Comment 1 for bug 1497788

Revision history for this message
William Reade (fwereade) wrote :

As discussed live, I have a few concerns about this. The most important is that a hook error does *not* imply a workload error -- a properly-written charm will be setting workload statuses as they apply, and the rude interruption of a hook should make no difference to the *status of the workload*.

For example, if a hook is doing some difficult work and has taken down the workload to do so, it will have set "maintenance" -- and this remains literally and strictly true, it's just that the maintenance state is arbitrarily extended until someone does something about the agent (which is currently unable to progress).

Conversely, if the workload is running happily but the hook suddenly dies, the workload is still going to be running just as well as it was before; we've encountered a *management* problem, because (again) the agent is unable to progress. I admit that the workload will be at some, gradually increasing, risk of losing synchronisation with its environment; but we do clearly surface the age of the status, so I don't think it's that significant.

Either way, the user-supplied workload status is the most accurate description of the, uh, status of the workload; and the error status accurately describes the status of the agent; so, we should not overwrite workload statuses with "error" on hook failure.

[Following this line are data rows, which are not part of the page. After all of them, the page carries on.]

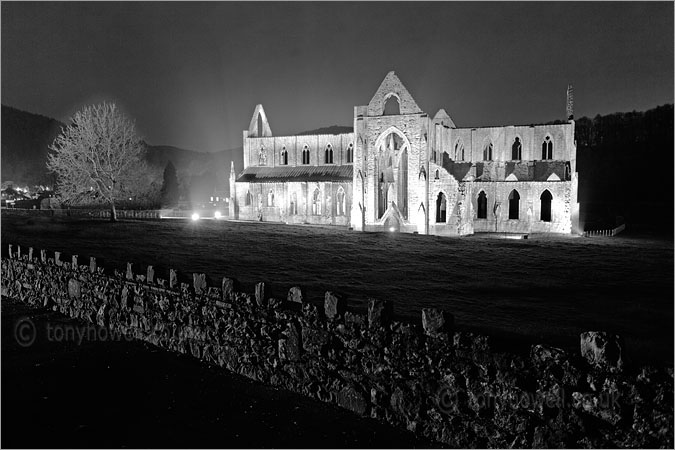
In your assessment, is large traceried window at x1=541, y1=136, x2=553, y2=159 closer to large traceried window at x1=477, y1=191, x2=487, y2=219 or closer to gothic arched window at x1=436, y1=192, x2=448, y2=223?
large traceried window at x1=477, y1=191, x2=487, y2=219

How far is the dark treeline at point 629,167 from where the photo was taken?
79250 millimetres

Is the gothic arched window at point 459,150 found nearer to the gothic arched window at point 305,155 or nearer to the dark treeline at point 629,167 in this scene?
the gothic arched window at point 305,155

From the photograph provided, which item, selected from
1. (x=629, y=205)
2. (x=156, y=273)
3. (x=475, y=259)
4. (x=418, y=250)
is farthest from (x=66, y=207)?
(x=629, y=205)

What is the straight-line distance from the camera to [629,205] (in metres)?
85.1

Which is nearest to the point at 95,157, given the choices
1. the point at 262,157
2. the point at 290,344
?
the point at 262,157

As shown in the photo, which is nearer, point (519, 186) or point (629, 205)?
point (519, 186)

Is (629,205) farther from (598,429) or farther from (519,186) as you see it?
(598,429)

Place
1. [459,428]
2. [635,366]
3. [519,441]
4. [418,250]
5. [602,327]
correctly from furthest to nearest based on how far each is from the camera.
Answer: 1. [418,250]
2. [602,327]
3. [459,428]
4. [519,441]
5. [635,366]

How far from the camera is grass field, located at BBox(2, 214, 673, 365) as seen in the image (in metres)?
16.3

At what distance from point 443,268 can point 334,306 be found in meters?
18.7

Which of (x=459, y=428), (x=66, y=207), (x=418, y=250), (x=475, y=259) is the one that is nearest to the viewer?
Answer: (x=459, y=428)

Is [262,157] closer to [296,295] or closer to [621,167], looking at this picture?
[296,295]

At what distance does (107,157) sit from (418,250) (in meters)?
35.0

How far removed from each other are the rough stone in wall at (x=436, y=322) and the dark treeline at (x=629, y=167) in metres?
62.4
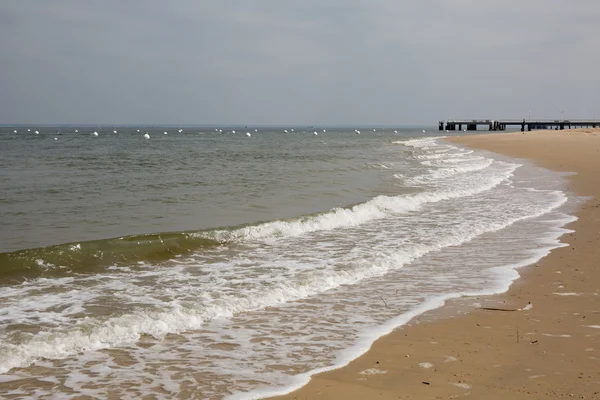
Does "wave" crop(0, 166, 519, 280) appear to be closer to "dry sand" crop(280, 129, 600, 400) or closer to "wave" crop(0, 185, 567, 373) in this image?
"wave" crop(0, 185, 567, 373)

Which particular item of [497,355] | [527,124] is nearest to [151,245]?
[497,355]

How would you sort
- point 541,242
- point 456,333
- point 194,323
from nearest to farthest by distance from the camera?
point 456,333 → point 194,323 → point 541,242

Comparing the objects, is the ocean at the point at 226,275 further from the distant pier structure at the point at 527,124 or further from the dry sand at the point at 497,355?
the distant pier structure at the point at 527,124

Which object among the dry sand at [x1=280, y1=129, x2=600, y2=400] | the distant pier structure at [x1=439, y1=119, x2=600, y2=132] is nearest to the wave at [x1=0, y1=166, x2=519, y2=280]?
the dry sand at [x1=280, y1=129, x2=600, y2=400]

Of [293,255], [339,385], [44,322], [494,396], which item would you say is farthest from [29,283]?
[494,396]

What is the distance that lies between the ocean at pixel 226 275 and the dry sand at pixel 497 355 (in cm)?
30

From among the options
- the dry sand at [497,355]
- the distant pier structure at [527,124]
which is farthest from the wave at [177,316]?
the distant pier structure at [527,124]

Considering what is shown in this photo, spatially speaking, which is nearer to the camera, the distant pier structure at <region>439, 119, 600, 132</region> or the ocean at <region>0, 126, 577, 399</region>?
the ocean at <region>0, 126, 577, 399</region>

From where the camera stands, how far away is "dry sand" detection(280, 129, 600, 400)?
4320mm

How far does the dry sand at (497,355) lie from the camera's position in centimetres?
432

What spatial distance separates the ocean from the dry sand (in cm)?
30

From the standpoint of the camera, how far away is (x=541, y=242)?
10523 millimetres

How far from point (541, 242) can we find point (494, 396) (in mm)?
6990

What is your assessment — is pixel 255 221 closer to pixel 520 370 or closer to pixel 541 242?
pixel 541 242
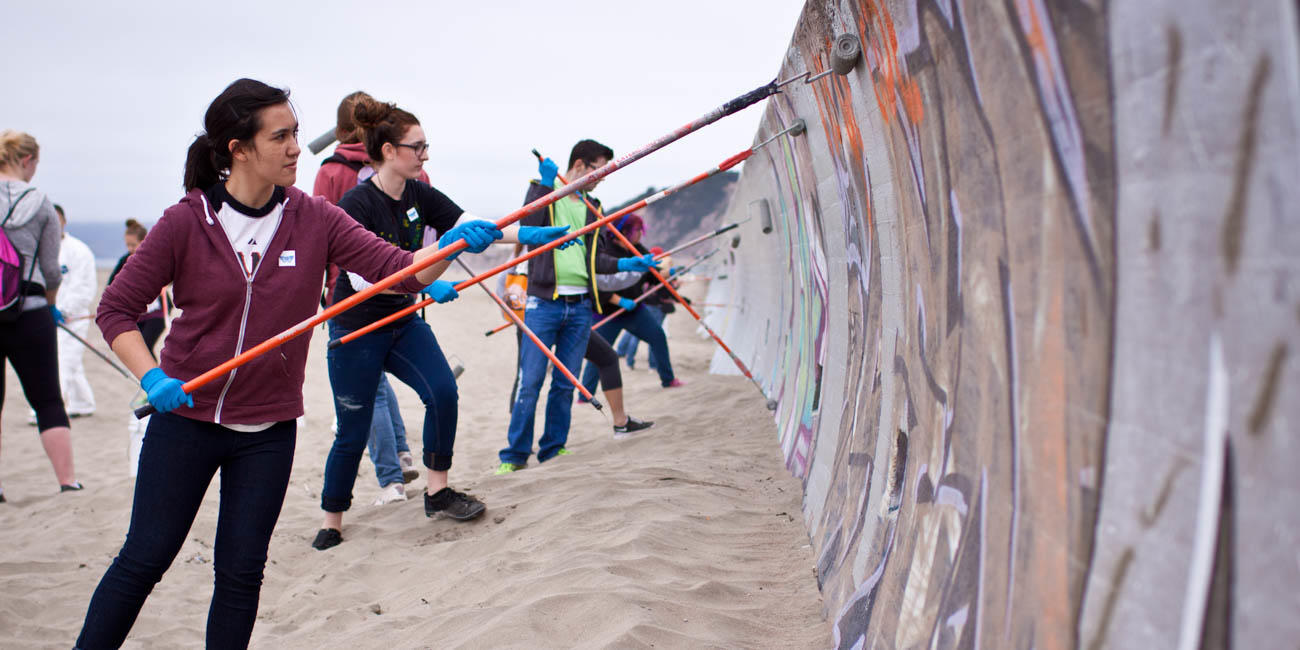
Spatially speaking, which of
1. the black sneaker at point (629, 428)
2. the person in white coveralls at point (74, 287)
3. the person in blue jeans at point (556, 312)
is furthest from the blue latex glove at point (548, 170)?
the person in white coveralls at point (74, 287)

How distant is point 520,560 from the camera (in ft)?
13.4

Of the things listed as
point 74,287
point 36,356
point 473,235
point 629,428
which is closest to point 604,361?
point 629,428

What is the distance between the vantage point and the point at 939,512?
86.7 inches

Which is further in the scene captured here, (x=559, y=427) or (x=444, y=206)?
(x=559, y=427)

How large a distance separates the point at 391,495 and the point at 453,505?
3.27ft

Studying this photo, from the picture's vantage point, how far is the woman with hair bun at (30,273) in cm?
539

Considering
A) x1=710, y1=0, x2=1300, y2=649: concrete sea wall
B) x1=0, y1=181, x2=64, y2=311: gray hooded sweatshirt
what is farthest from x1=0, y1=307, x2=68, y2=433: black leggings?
x1=710, y1=0, x2=1300, y2=649: concrete sea wall

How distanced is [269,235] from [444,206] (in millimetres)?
1881

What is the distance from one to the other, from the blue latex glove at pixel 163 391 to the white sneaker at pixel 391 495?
3.15 m

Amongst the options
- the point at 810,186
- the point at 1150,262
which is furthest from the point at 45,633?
the point at 1150,262

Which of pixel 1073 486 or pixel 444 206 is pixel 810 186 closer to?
pixel 444 206

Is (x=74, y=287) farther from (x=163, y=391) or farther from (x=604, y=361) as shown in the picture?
(x=163, y=391)

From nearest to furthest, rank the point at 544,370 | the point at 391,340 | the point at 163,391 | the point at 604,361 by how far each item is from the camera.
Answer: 1. the point at 163,391
2. the point at 391,340
3. the point at 544,370
4. the point at 604,361

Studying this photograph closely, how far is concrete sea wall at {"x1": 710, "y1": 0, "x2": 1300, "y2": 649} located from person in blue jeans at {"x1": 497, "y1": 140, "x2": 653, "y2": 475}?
3376mm
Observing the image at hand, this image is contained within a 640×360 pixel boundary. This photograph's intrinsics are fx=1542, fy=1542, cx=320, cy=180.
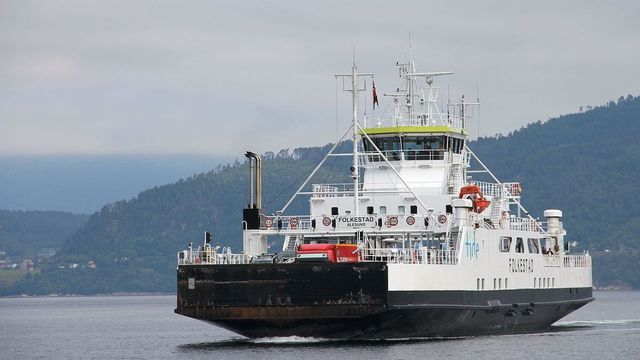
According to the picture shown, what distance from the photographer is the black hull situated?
51625 mm

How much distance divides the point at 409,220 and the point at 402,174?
4.52 m

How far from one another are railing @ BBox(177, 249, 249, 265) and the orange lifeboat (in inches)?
343

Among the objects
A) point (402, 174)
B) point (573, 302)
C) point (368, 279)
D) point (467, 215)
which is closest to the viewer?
point (368, 279)

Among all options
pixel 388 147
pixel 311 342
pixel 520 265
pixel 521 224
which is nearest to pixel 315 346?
pixel 311 342

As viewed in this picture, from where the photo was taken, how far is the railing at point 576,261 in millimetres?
69944

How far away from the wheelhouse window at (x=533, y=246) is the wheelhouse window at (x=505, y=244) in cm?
302

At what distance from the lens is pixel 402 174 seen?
199 ft

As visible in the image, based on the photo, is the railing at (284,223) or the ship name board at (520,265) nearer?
the railing at (284,223)

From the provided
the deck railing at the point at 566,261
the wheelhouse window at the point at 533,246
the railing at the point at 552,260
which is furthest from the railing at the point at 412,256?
the deck railing at the point at 566,261

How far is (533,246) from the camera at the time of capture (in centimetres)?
6512

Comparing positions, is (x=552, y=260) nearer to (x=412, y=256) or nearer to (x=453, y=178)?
(x=453, y=178)

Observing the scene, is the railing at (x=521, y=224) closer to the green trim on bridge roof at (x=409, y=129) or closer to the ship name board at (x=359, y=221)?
the green trim on bridge roof at (x=409, y=129)

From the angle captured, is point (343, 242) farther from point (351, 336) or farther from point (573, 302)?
point (573, 302)

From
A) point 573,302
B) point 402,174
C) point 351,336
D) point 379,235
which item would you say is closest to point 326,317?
point 351,336
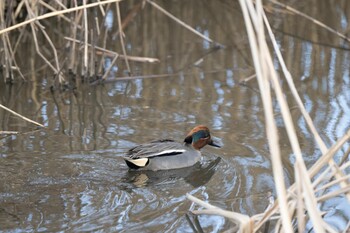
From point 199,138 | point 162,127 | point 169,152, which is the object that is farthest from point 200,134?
point 162,127

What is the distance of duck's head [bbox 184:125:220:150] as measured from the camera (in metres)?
5.86

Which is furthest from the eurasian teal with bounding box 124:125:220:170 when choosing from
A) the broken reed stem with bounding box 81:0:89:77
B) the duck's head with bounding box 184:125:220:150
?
the broken reed stem with bounding box 81:0:89:77

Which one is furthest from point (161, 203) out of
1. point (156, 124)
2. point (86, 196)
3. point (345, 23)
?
point (345, 23)

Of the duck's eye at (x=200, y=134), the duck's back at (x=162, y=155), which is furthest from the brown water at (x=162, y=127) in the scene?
the duck's eye at (x=200, y=134)

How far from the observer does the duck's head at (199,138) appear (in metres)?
5.86

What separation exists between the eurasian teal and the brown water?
0.08m

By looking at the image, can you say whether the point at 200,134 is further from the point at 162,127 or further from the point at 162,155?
the point at 162,127

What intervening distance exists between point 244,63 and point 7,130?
2.78m

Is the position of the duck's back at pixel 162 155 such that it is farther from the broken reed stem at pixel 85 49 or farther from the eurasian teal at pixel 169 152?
the broken reed stem at pixel 85 49

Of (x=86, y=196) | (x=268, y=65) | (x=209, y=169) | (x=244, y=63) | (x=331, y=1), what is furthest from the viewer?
(x=331, y=1)

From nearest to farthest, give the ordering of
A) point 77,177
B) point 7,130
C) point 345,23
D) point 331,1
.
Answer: point 77,177 → point 7,130 → point 345,23 → point 331,1

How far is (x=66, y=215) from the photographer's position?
469cm

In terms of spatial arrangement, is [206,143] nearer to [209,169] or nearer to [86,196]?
[209,169]

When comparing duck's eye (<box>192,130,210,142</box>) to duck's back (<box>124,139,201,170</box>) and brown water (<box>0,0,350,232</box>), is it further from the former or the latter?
brown water (<box>0,0,350,232</box>)
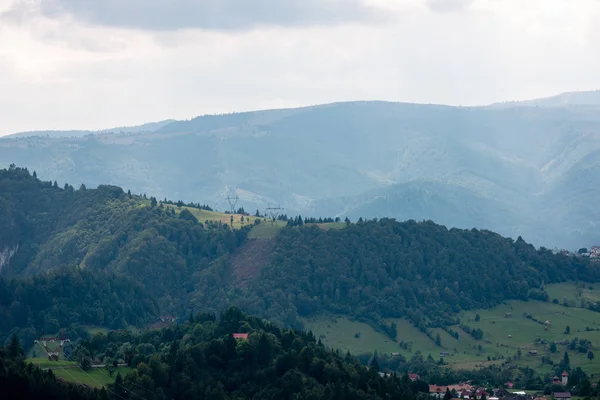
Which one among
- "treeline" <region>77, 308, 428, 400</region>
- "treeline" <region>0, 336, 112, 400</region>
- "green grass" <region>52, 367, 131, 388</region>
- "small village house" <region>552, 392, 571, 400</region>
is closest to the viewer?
"treeline" <region>0, 336, 112, 400</region>

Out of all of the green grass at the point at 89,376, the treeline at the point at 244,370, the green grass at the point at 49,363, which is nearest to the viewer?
the green grass at the point at 89,376

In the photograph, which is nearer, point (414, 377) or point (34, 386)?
point (34, 386)

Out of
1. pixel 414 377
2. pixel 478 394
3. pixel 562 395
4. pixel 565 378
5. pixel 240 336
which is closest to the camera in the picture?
pixel 240 336

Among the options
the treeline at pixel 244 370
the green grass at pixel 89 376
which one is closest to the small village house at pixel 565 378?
the treeline at pixel 244 370

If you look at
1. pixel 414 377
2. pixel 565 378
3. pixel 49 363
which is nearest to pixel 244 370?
pixel 49 363

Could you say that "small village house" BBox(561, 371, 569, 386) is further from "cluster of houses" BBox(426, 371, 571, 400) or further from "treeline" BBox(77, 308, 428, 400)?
"treeline" BBox(77, 308, 428, 400)

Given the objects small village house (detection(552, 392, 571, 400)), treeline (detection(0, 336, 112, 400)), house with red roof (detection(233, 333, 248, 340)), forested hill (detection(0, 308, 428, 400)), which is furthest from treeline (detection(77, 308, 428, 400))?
small village house (detection(552, 392, 571, 400))

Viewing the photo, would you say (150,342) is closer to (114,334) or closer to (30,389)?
(114,334)

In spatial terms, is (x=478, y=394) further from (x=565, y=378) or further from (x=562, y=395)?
(x=565, y=378)

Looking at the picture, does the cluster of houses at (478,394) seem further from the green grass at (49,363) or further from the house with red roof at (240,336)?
the green grass at (49,363)
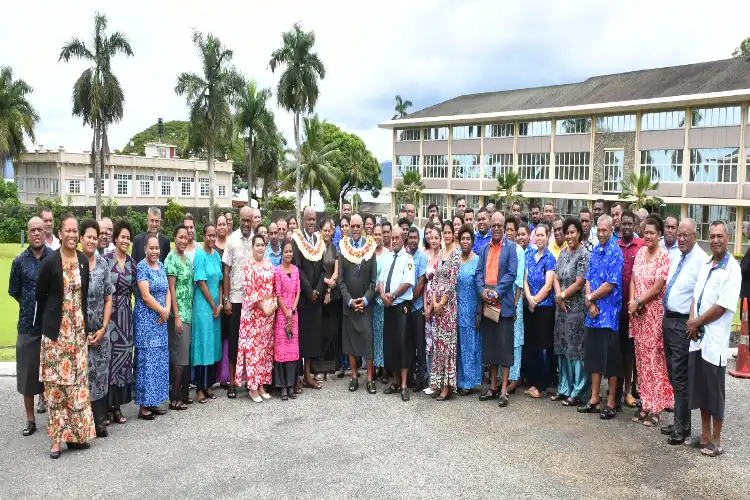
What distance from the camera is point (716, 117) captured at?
3191 cm

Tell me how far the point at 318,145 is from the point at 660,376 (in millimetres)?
44491

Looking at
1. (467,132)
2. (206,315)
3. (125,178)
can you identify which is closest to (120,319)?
(206,315)

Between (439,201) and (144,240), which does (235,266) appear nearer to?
(144,240)

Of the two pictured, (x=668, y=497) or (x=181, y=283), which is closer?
(x=668, y=497)

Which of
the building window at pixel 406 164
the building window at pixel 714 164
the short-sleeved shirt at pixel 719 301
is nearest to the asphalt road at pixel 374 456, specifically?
the short-sleeved shirt at pixel 719 301

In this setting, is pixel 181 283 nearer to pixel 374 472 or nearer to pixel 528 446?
pixel 374 472

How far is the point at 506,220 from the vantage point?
755 centimetres

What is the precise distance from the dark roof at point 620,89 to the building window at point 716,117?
988 mm

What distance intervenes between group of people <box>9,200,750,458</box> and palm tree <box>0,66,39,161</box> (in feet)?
133

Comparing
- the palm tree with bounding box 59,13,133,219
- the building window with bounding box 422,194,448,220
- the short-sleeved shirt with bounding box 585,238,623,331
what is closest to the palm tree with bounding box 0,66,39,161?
the palm tree with bounding box 59,13,133,219

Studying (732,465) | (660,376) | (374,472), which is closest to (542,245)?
(660,376)

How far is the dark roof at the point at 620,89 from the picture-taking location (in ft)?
108

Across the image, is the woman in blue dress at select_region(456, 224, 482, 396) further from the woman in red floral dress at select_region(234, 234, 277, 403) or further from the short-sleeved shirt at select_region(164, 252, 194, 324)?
the short-sleeved shirt at select_region(164, 252, 194, 324)

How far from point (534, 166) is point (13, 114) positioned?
110 ft
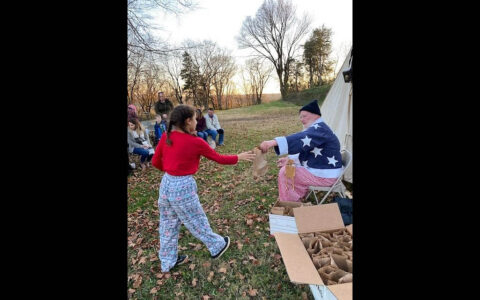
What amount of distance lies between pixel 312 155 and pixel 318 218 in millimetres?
1223

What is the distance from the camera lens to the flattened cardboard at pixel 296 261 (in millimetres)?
1792

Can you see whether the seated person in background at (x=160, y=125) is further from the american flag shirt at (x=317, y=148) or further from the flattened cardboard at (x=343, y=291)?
the flattened cardboard at (x=343, y=291)

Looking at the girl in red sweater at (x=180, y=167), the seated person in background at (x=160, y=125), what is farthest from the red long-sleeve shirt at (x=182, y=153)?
the seated person in background at (x=160, y=125)

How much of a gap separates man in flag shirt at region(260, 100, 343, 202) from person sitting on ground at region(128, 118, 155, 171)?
4697 mm

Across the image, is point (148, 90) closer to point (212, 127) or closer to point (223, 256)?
point (212, 127)

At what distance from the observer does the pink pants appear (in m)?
3.45

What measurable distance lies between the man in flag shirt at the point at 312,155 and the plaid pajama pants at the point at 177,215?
1271mm

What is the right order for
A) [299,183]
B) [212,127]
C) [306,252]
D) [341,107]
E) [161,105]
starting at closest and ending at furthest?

Separately, there's the issue of us *pretending* that the workload has encountered an error when it's really the agent. I don't personally believe this is optimal, but it is as specced; what bothers me is that the pretending has already leaked too far into the model. I think your first approach was the right one -- store the truth in the model, and massage it on the way out of the apiserver -- because if/when we decide we should expose untweaked status data we'll be able to address that with a new facade version.